WORK INSTRUCTIONS ▸
1. According to the speech excerpt, how many states passed Jessica's Law?
2. Please continue the speech excerpt about street interviews and oblivious voters, picking up after its last sentence.

QUOTED PASSAGE ▸
--
Jessica’s Law, which I’m very proud of, mandatory, minimum 25-year sentence for first time rape
of a child under 13. Forty-five states passed that. Very proud
of that. And so, after I had kind of gotten a little
more seasoned, Bill came up with the idea for Watter’s World.
And the concept was, he goes, “Watters, we’re going to have you go out on the streets
and find out how much young people know.” It turns out, not so much. And he named the
segment after the biggest box-office bomb of all time, ‘Water World.”
The guy’s got a great sense of humor. So, we started hitting the streets, and these
are some actual answers of Watter’s World questions.
Are you guys ready? Who was the first president of the United
States? George Bush.
Or, who won the Civil War? France.
Or one of my favorites, who did America fight in the Vietnam War?
Not a trick question. South Korea.
I could go on and on, you want me to do some more?
I like this one. What body of water is on the East coast of
the United States? The Red Sea.
He was in LA, so— Or one of my other favorites: what do you
think about Ebola? It’s nice.
It’s funny, but it’s also sad, because people are oblivious.
I’m not saying they’re stupid; they’re just not paying attention.
And this was basically the electorate a couple years ago.
So, this was the status quo, and we were facing an election.
And who was running? Who were the big shots?
It was going to be Hillary Clinton vs. Jeb Bush—the two most boring people in the world.
And these politicians can bamboozle and hoodwink oblivious individuals, and that’s what’s been
happening. That’s why we’re 20 trillion in debt.
That’s why we have no weapons of mass destruction. That’s why Obamacare is a disaster, because
people get fooled, because no one votes, and no one cares.
--
RECORDED INFORMATION ▸
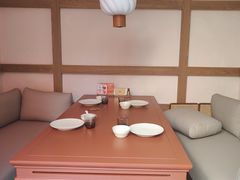-南堂小馆·川菜馆(德商国际店)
--
ANSWERS BY ITEM NUMBER ▸
1. Forty-five

2.
But then, down came the escalator Donald Trump. I mean I was looking at Melania the whole
time; I didn’t even see Donald.
I’m not coveting her; I’m just saying— So, he comes down, and he gives this speech,
and he says the thing about the Mexican rapists, and all heck breaks loose.
And the media’s just glomming on to that. Meanwhile, if you look at the news, there’s
an illegal alien rape epidemic right now that the media’s burying.
But anyway, they’re latched onto that, but they don’t realize there’s a new sheriff in
town. So, the next big event is the Iowa State Fair.
Now, for those of you guys who don’t know what that’s all about, that’s where they have
deep fried butter, right? I’ve never been—
You kiss a pig, something like that. I don’t even know.
I’m from Philly. Hey, all right!
So, this is where politicians pretend to be real people, and press the flesh, and try
to win votes. But what does Donald Trump do? In his $3,000 suit, lands his helicopter right
in the middle of the state fair, takes a bite of pork chop on a stick, and then starts giving
little kids a ride around on the helicopter. Totally owns the state fair, and the media’s
missing this, because they’re underestimating him.
And they’re not realizing he’s starting to resonate with regular people.
And the media’s saying, you know, this guy’s not serious.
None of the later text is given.